Each line below is to be written out in full, exactly as shown.

* * * *

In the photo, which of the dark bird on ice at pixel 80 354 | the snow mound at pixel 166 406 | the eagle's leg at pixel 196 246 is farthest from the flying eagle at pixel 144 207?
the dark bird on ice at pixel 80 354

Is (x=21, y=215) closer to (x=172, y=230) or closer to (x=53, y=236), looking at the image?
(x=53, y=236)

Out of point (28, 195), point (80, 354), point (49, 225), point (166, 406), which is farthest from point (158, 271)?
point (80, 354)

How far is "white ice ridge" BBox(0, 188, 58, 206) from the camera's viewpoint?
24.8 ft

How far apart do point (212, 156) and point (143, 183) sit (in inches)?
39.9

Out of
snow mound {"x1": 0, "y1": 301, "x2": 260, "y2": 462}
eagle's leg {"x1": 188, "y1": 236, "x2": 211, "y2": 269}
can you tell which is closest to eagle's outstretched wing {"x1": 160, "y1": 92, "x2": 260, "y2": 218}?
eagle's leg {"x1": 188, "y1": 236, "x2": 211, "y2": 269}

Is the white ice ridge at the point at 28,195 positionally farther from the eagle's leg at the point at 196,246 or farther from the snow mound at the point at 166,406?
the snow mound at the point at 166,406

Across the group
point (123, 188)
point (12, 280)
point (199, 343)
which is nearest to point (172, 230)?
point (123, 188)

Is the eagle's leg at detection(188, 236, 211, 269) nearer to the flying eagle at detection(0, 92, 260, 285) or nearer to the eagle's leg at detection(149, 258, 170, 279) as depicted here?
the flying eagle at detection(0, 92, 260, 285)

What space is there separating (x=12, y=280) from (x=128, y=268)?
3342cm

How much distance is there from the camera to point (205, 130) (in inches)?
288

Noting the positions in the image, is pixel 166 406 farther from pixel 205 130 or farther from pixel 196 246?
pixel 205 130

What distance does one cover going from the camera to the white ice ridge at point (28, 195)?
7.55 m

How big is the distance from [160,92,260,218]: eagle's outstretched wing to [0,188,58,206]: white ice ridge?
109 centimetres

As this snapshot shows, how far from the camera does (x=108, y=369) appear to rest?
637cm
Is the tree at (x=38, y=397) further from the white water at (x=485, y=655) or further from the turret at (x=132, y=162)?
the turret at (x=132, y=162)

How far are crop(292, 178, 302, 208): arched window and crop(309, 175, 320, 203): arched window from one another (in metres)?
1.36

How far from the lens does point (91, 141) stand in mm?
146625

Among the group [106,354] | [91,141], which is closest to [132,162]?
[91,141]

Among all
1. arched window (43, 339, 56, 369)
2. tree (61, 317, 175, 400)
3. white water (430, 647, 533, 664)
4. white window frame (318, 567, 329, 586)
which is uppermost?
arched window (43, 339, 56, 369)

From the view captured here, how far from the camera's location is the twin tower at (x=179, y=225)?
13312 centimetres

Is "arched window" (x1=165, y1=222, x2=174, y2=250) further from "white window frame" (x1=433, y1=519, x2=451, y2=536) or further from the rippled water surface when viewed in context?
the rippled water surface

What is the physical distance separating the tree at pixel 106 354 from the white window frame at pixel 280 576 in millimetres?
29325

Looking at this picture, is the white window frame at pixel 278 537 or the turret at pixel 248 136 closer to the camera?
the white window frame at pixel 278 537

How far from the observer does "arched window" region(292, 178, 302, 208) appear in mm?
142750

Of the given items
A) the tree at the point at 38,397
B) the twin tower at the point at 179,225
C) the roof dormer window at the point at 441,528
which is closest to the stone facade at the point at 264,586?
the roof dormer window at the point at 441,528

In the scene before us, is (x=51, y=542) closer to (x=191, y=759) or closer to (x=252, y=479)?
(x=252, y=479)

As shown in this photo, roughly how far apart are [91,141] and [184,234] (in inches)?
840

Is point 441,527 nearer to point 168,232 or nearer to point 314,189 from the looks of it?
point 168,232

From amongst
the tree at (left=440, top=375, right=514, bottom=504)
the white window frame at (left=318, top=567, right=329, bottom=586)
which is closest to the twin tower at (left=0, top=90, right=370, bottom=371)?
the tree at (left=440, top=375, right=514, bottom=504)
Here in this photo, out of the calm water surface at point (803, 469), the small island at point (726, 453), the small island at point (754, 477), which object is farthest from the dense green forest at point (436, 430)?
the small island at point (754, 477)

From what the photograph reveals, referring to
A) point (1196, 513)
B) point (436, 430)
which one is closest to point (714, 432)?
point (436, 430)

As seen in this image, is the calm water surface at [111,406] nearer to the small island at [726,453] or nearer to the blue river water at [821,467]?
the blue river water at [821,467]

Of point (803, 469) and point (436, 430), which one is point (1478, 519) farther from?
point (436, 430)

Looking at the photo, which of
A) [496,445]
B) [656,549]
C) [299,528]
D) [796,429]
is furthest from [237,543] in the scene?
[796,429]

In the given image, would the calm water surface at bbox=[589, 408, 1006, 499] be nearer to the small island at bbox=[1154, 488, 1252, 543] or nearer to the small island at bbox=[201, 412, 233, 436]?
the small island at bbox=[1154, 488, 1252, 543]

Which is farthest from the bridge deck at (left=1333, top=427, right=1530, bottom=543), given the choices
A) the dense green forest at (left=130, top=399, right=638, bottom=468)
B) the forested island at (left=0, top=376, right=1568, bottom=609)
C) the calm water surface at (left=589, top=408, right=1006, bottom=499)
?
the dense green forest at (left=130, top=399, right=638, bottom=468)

* * * *

### Output
In the photo, which of the dark bird on ice at pixel 80 354 | the snow mound at pixel 166 406 | the eagle's leg at pixel 196 246 is farthest from the flying eagle at pixel 144 207?
the dark bird on ice at pixel 80 354

Is (x=21, y=215) closer to (x=172, y=230) or closer to (x=53, y=236), looking at the image?
(x=53, y=236)

Out of point (28, 195), point (80, 354), point (49, 225), point (166, 406), which is farthest from point (158, 271)?
point (80, 354)

How far is "white ice ridge" BBox(0, 188, 58, 206) from the camera's viewpoint?
24.8 ft

How far apart do point (212, 156) and point (143, 183) sit (in inches)?
39.9

Out of
snow mound {"x1": 0, "y1": 301, "x2": 260, "y2": 462}
eagle's leg {"x1": 188, "y1": 236, "x2": 211, "y2": 269}
can you tell which is closest to eagle's outstretched wing {"x1": 160, "y1": 92, "x2": 260, "y2": 218}?
eagle's leg {"x1": 188, "y1": 236, "x2": 211, "y2": 269}

Is the white ice ridge at the point at 28,195 positionally farther from the eagle's leg at the point at 196,246 or farther from the snow mound at the point at 166,406?
the snow mound at the point at 166,406

Across the group
point (123, 188)
point (12, 280)
point (199, 343)
which is nearest to point (172, 230)?
point (123, 188)

Is the eagle's leg at detection(188, 236, 211, 269) nearer to the flying eagle at detection(0, 92, 260, 285) or nearer to the eagle's leg at detection(149, 258, 170, 279) as depicted here?
the flying eagle at detection(0, 92, 260, 285)

What space is there separating (x=12, y=280) from (x=128, y=268)?
3342cm

How much distance is there from the camera to point (205, 130) (in inches)?
288

Noting the positions in the image, is pixel 166 406 farther from pixel 205 130 or farther from pixel 196 246?
pixel 205 130

What distance does one cover going from the camera to the white ice ridge at point (28, 195)?
7.55 m

How big is the distance from [160,92,260,218]: eagle's outstretched wing to [0,188,58,206]: white ice ridge?
109 centimetres

As this snapshot shows, how far from the camera does (x=108, y=369) appear to rest?
637cm
Is the tree at (x=38, y=397) further from the white water at (x=485, y=655) or further from the turret at (x=132, y=162)?
the turret at (x=132, y=162)

How far are crop(292, 178, 302, 208): arched window and crop(309, 175, 320, 203): arched window from one another (in metres)?
1.36

How far from the lens does point (91, 141) stand in mm?
146625

Among the group [106,354] | [91,141], which is closest to [132,162]?
[91,141]

Among all
1. arched window (43, 339, 56, 369)
2. tree (61, 317, 175, 400)
3. white water (430, 647, 533, 664)
4. white window frame (318, 567, 329, 586)
which is uppermost?
arched window (43, 339, 56, 369)

From the view captured here, how far from the camera's location is the twin tower at (x=179, y=225)?
13312 centimetres

Is "arched window" (x1=165, y1=222, x2=174, y2=250) further from "white window frame" (x1=433, y1=519, x2=451, y2=536) or further from the rippled water surface when viewed in context?
the rippled water surface

What is the physical distance separating the tree at pixel 106 354 from the white window frame at pixel 280 576 in millimetres?
29325

Looking at this picture, is the white window frame at pixel 278 537 or the turret at pixel 248 136 closer to the camera?
the white window frame at pixel 278 537

How far from the observer does "arched window" region(292, 178, 302, 208) appear in mm?
142750

Of the given items
A) the tree at the point at 38,397
B) the twin tower at the point at 179,225
C) the roof dormer window at the point at 441,528
which is closest to the stone facade at the point at 264,586?
the roof dormer window at the point at 441,528

In the scene before us, is (x=51, y=542) closer to (x=191, y=759) or closer to (x=252, y=479)?
(x=252, y=479)

As shown in this photo, roughly how far apart are [91,141] and [184,234] (in inches)?
840

Is point 441,527 nearer to point 168,232 or nearer to point 314,189 from the looks of it?
point 168,232

From amongst
the tree at (left=440, top=375, right=514, bottom=504)
the white window frame at (left=318, top=567, right=329, bottom=586)
which is closest to the twin tower at (left=0, top=90, right=370, bottom=371)?
the tree at (left=440, top=375, right=514, bottom=504)
Here in this photo, out of the calm water surface at point (803, 469), the small island at point (726, 453), the small island at point (754, 477), which object is farthest from the dense green forest at point (436, 430)?
the small island at point (754, 477)

From what the photograph reveals, referring to
A) point (1196, 513)
B) point (436, 430)
which one is closest to point (714, 432)?
point (436, 430)

As seen in this image, is the calm water surface at [111,406] nearer to the small island at [726,453] or nearer to the blue river water at [821,467]?
the blue river water at [821,467]

Of point (803, 469) and point (436, 430), which one is point (1478, 519) farther from?
point (436, 430)

Looking at the photo, which of
A) [496,445]
B) [656,549]
C) [299,528]
D) [796,429]
is furthest from [237,543] in the scene?
[796,429]

In the given image, would the calm water surface at bbox=[589, 408, 1006, 499] be nearer to the small island at bbox=[1154, 488, 1252, 543] or nearer to the small island at bbox=[201, 412, 233, 436]?
the small island at bbox=[1154, 488, 1252, 543]

Which is farthest from the bridge deck at (left=1333, top=427, right=1530, bottom=543), given the choices
A) the dense green forest at (left=130, top=399, right=638, bottom=468)
B) the forested island at (left=0, top=376, right=1568, bottom=609)
C) the calm water surface at (left=589, top=408, right=1006, bottom=499)
?
the dense green forest at (left=130, top=399, right=638, bottom=468)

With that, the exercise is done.